A escrita a partir dos deslocamentos de escritores viajantes, amarrada às travessias da própria língua, dominou boa parte das conversas no segundo dia. Nascido em João Pessoa, de onde partiu há vinte anos para andanças pelo mundo como pesquisador de física e, depois, diplomata, o escritor Ernesto Mané chamou a atenção para o desconhecimento no Brasil, ainda hoje, sobre a vida e a história dos países africanos aos quais foi imposto o português dos colonizadores. 

Mané disse que essa incompreensão — muitas vezes expressa em desinteresse — foi um dos motivos que o levaram a escrever Antes do início, misto de ensaio e relato de viagem sobre sua busca pela família paterna na Guiné-Bissau, de onde, nos anos 70, o pai emigrou para Brasil. “Queria deixar esse registro [da busca] e ao mesmo tempo fazer uma denúncia dos efeitos do colonialismo no outro lado do Atlântico, algo que nós, brasileiros, nem sempre entendemos”.
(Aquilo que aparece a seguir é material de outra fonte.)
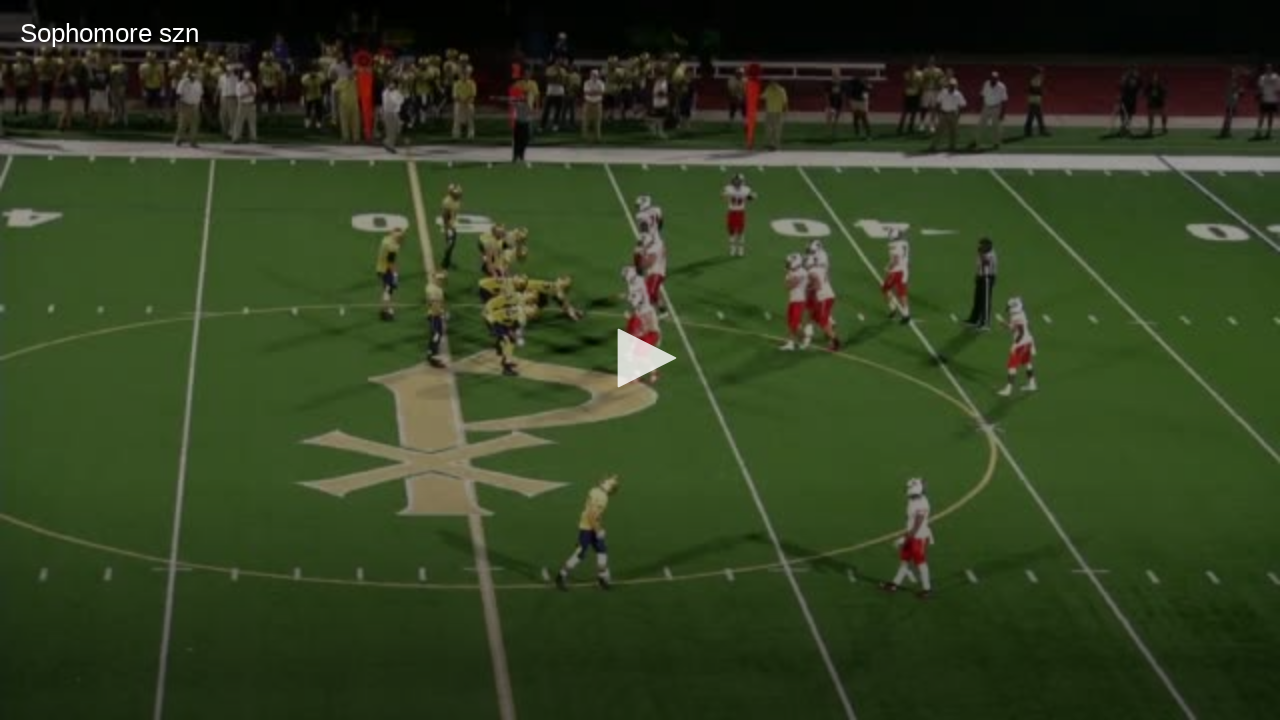

--- FILE ---
content_type: text/javascript
request_url: https://www.hudl.com/Js/highlights/utility/logging/usage-log-event.js
body_size: 5508
content:
/* global define */
define(['jquery', '_', './logger', 'timespan', 'string!format'],
    function ($, _, Logger, TimeSpan, stringFormat) {

        'use strict';

        var eventsToLogOnUnload = [];

        // On page unload, we want to stop and log any events that are currently being timed.
        // Using the logger's static method instead of tracking the events separately to ensure proper timing
        Logger.onBeforeUnload(function () {
            _.invoke(eventsToLogOnUnload, 'stop', { pageUnloaded: true });
        });

        /// <summary>
        /// Helps track events for usage logging, optionally providing timer features.
        /// </summary>
        function UsageLogEvent (options) {
            this.options = _.defaults(options || {}, {
                // the name of the current client "logger"
                logger: 'ClientUsage',
                // name of the event being tracked, preferrably with no spaces (for Splunk-friendliness)
                eventName: null,
                // additional data to be logged with the event; this can be extended via .addData() or by passing data to .stop()
                data: {},
                // called immediately before a log is prepared and queued
                onBeforeLog: $.noop,
                // determines if the event should be stopped and logged when the page is unloaded (tab closed, refreshed, or non-push-state page navigation)
                logOnUnload: true,
                // defines a view to automatically add start and stop events for show/close events
                attachToView: null,
                // format the timer in seconds instead of hh:mm:ss
                formatSeconds: false,
                // detect if the user is idle and remove any idle time from the Timer
                detectIdleTime: false
            });
            
            if (options.logOnUnload) {
                eventsToLogOnUnload.push(this);
            }
            if (options.detectIdleTime) {
                var t = this;
                this._idleTime = 0;
                this._totalIdleTime = 0;
                this._isWindowFocused = true;
                this._idleInterval = setInterval(function () {
                    t._idleTime += 1;
                    if (t._idleTime > 29 || !t._isWindowFocused) {
                        t._totalIdleTime += 1000;
                    }
                }, 1000);
                
                var resetIdleTime = function () {
                    t._idleTime = 0;
                };
                $(document).on('mousemove keypress', resetIdleTime);
                $(window).on('blur', function () { t._isWindowFocused = false; });
                $(window).on('focus', function () { t._isWindowFocused = true; });
            }

            var attachToView = options.attachToView;
            if (attachToView) {
                var onClose = function () {
                    this.stop({ viewClosed: true });
                };
                attachToView.on({
                    'show': this.start,
                    'close': onClose
                }, this);

                this._unbindFromView = function () {
                    attachToView.off({
                        'show': this.start,
                        'close': onClose
                    }, this);
                };
            }
        }

        $.extend(UsageLogEvent.prototype, {
            start: function () {
                if (this._isLogged) return this;

                this._startTime = new Date();
                return this;
            },
            
            stop: function (data, options) {
                if (this._isLogged) return this;

                options = options || {};
                
                this.addData(data);
                
                var thisTimer = new TimeSpan(new Date() - this._startTime - (this._totalIdleTime || 0));
                if (this.options.formatSeconds == true) {
                    this.addData({ timer: thisTimer.seconds() });
                } else {
                    this.addData({ timer: thisTimer });
                }
                if (this._idleInterval) {
                    clearInterval(this._idleInterval);
                }

                if (options.log !== false) {
                    this._sendLog();
                }

                return this;
            },
                        
            addData: function (data) {
                if (this._isLogged) return this;

                $.extend(this.options.data, data || {});
                return this;
            },

            // log an untimed event
            log: function (data) {
                if (this._isLogged) return;

                this.addData(data);
                this._sendLog();
            },
            
            // make the server log request
            _sendLog: function () {
                // only allow this to happen once
                if (this._isLogged) return;

                var options = this.options;

                if (options.onBeforeLog) {
                    options.onBeforeLog.call(this);
                }

                // doing an extend here so we can put the event name "first" in the log
                var logData = $.extend({ 'event': options.eventName }, options.data);
                
                new Logger(options.logger).log('', logData);

                // clean up potential references
                eventsToLogOnUnload = _.without(eventsToLogOnUnload, this);
                if (this._unbindFromView) { this._unbindFromView(); }
                delete this.options;

                this._isLogged = true;
            }            
        });

        return UsageLogEvent;
    });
O escritor Ernesto Mané no FliParaíba (Roberto Guedes/Divulgação)

A jornada de Mané em busca do “outro” que também fala português ressoou na participação do escritor de romances históricos Alberto Santos, atual secretário de Cultura de Portugal. “A língua portuguesa é uma língua de viagem”, disse Santos ao lembrar dos deslocamentos de celtas e galegos na Península Ibérica, que deram origem ao português, e das mudanças que vieram com a incorporação de termos e modos de falar de idiomas africanos e indígenas. 

Interessado em “dar voz à gente que não teve voz nos livros históricos” por meio de romances como A senhora das Índias (inédito no Brasil), Santos disse que vê, nas “viagens ao passado”, uma maneira de observar “a perspectiva do outro, de civilizações passadas e pessoas que viveram nelas, com a perspectiva de que a nossa própria civilização seja mais tolerante.”

Amplitudes

O valor das outras visões de mundo foi novamente ressaltado na mesa que reuniu o também português Afonso Cruz, a baiana Calila das Mercês e o fluminense Edney Silvestre. Questionado sobre concordar que a cultura nos salva, mas pode nos aprisionar, Cruz lembrou que os oficiais nazistas assassinavam judeus em Auschwitz e depois ouviam Bach, um símbolo da cultura erudita . “Que tipo de cultura era essa em que as pessoas não tinham nenhuma questão ética? A resposta é que faltava diversidade à cultura deles. Pessoas de um livro só, de uma cultura só, são muito perigosas”, declarou. 

Mirando perspectivas mais amplas, Edney Silvestre disse que sua travessia começou com a educação, graças à avó lavradora que apostou na educação dos descendentes. Conciliando há anos o trabalho de jornalista com a ficção — ele acaba de lançar o romance O último Van Gogh —, Silvestre afirmou que busca, com a literatura, chegar a verdades mais profundas.

A poeta baiana Calila das Mercês no FliParaíba (Roberto Guedes/Divulgação)

Já Calila das Mercês defendeu amplitudes mais radicais, que não tenham necessariamente a espécie humana no centro. Depois de publicar em 2022 a coletânea de contos Planta oração — em que explora a ideia de “biointeração” e narra histórias sob a perspectiva de plantas —, a poeta, ficcionista e pesquisadora aprofunda o deslocamento do olhar a partir da natureza em seu primeiro romance, previsto para o próximo ano. “Por que os seres humanos precisam ser protagonistas de todas as histórias?”. Para Calila, dar papel central aos humanos é puro narcisismo.